Since the gravitational force exerted by a body is proportional to its mass and inversely proportional to the square of the distance from the body, at this point
mass of sun/(dist. fr. sun)^2 = mass of earth/(dist. fr. earth)^2, or mass of sun/mass of earth = (dist. fr. sun/dist. fr. earth)^2.
My references all say that mass of sun/mass of earth = 333000, so dist. from sun/dist. from earth = sqroot(333000) = 577.
Then the equilibrium point is 1/578 of the distance between the earth and the sun = 93000000 / 578 = 161000 miles from earth. (Is this okay so far?)
But the moon is always at least 225000 miles from earth, so when it orbits between the earth and the sun, moving in a direction perpendicular to the gravitational pull of both, it is beyond the equilibrium point and the sun is pulling on it harder than the earth is. At these times, why wouldn't the sun tear the moon out of earth orbit? My argument must contain an error - please show me where I have gone wrong. Thanks!
Thank you for the good answers and information about the Lagrangian points.
Is it then correct that a satellite cannot be placed in a stable orbit around the earth that takes it beyond L1? Is the distance from earth to L1 the theoretical limit for the radius of a stable earth orbit?
(For these questions assume the moon is missing, for it would surely affect a satellite orbiting the earth at such a great distance.)
3 Answers
- dogwood_lockLv 51 decade agoFavorite Answer
The Moon doesn't need Earth's gravity to keep it from falling into the sun. The fact that it is orbiting the sun (along with Earth) is enough. The point you are talking about is called the L1 Lagrange Point.
Your calculations assumed that the objects are not moving relative to each other. Think about this for a second: imagine that the Earth magically disappeared and where the Earth-Moon pair had been we just had the Moon itself. What would happen? The Moon would continue in orbit around the sun, making the trip once every 365 days, just like always. Our solar system would still have 8 planets, but the 3rd planet would be called Luna.
Yes it's true that when the Moon is between Earth and the sun the gravity of the sun is stronger on it than the gravity of the moon, but both the Earth and the Moon have a significant amount of momentum carrying them in orbit around the sun. You have to allow for this to calculate correctly the location of the Lagrange Point.
P.S. I just thought of another way to look at this problem.

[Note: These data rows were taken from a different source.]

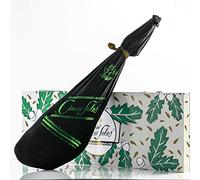 Jamón Ibérico de Cebo de Campo Cinco Soles. 75% Iberico. Curación ente 27 y 33 meses. Peso 7,5 Kg. aprox. Certificado de autenticidad.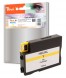 315750 - Peach Ink Cartridge yellow HC compatible with HP No. 933XL y, CN056A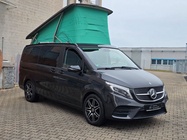 Mercedes-Benz V-Class 2021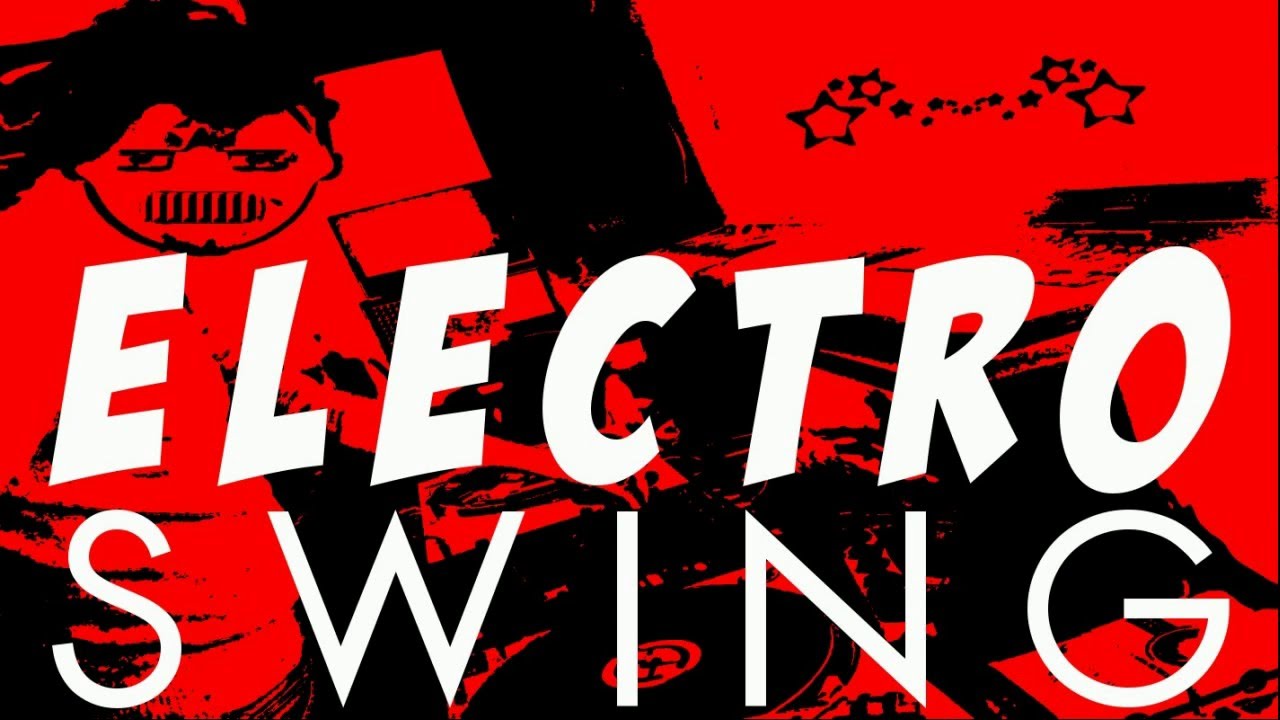 DJ MARIONETTE - ELECTROSWING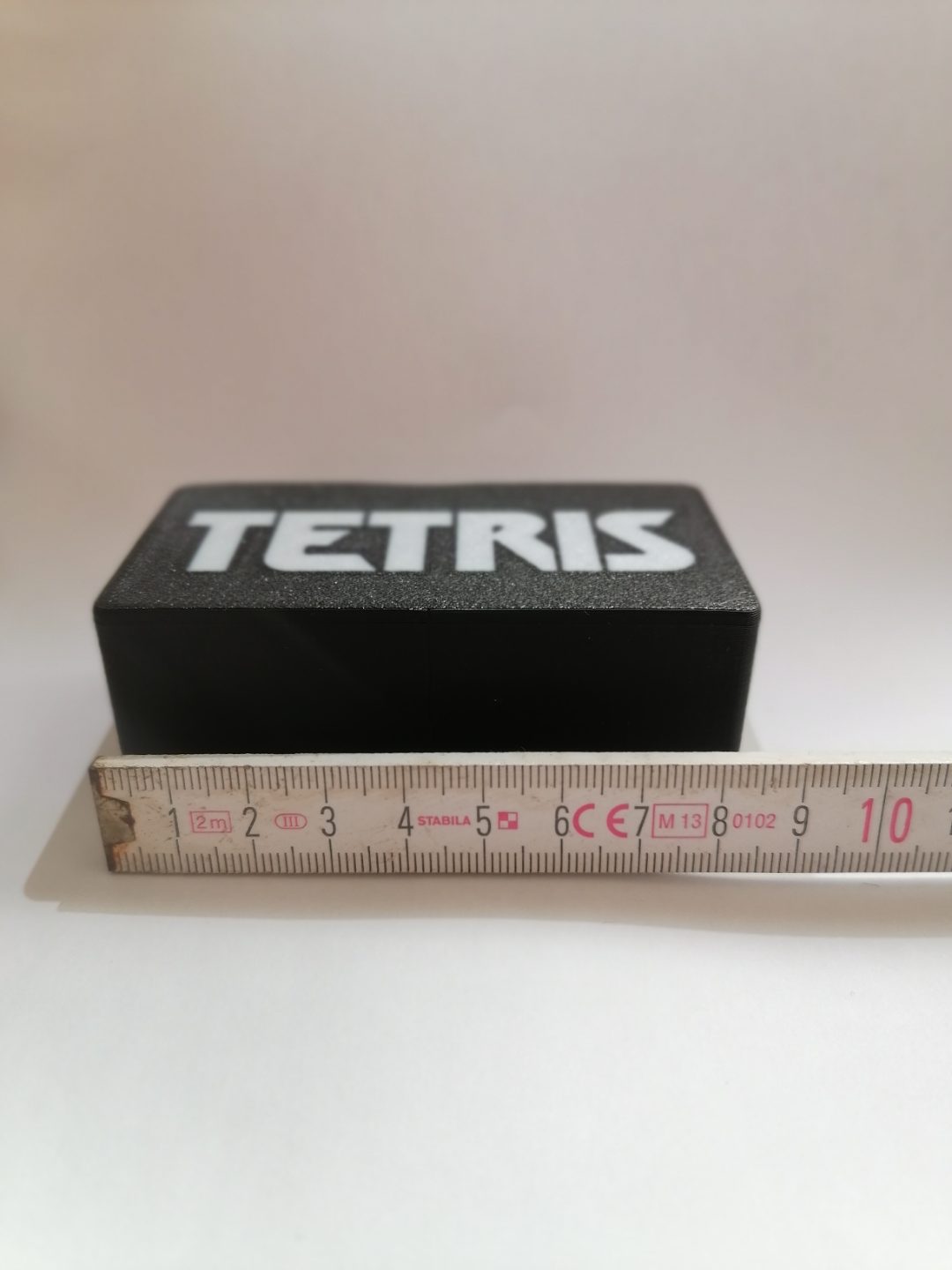 #101 Tetris Balance Mini - Travel Edition — vue 23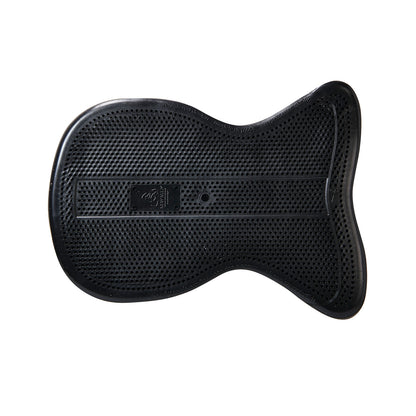 Gel NS Classic Dri-lex plano Acavallo - Negro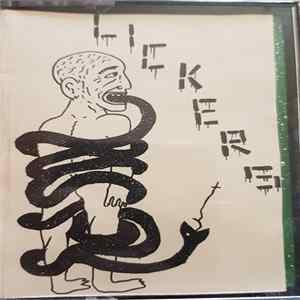 Lickers - Demo Tape Mp3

The same logic will show you that, when Earth is between the Moon and the Sun, the sun's gravitational pull on Earth is stronger than the Moon's gravitational pull on Earth, so why doesn't Earth fall into the sun? It's because Earth doesn't need the Moon's gravity to prevent that disaster. Earth's momentum is enough. Ditto for the Moon.
Imagine that there is a space station at the Earth-Sun L1 Lagrange point. If you put on a space suit and stepped out the airlock on the sun side of the station, you would gradually start drifting toward the sun. But what if a satellite in orbit around Earth came whizzing by right over your head, would it also drift toward the sun? Not necessarily, because it has momentum relative to the station and you don't. So, yes, it is possible for a satellite to have an orbit which takes it inside the L1 point.
Source(s): http://en.wikipedia.org/wiki/Lagrange_point - Peter TLv 61 decade ago
The Lagrangian points are not the points where the gravitational fields of each body are equal but rather the points where the combined gravitational fields of the two bodies produce the centripetal force that will keep a third body rotating at the same angular speed (and thus be stationary with respect to the two bodies in a reference frame that rotates with them.)
- 1 decade ago
What you are describing is call the Lagrangian Point. It's a nifty math model used for satellite positioning...
here's a nice wiki article:
http://en.wikipedia.org/wiki/Lagrangian_point
the math comes out saying that L1 (the point between Earth and the Sun) is about 0.01 the distance to the sun, or
0.01 * 93,000,000 = 930,000
So that it why we still have our moon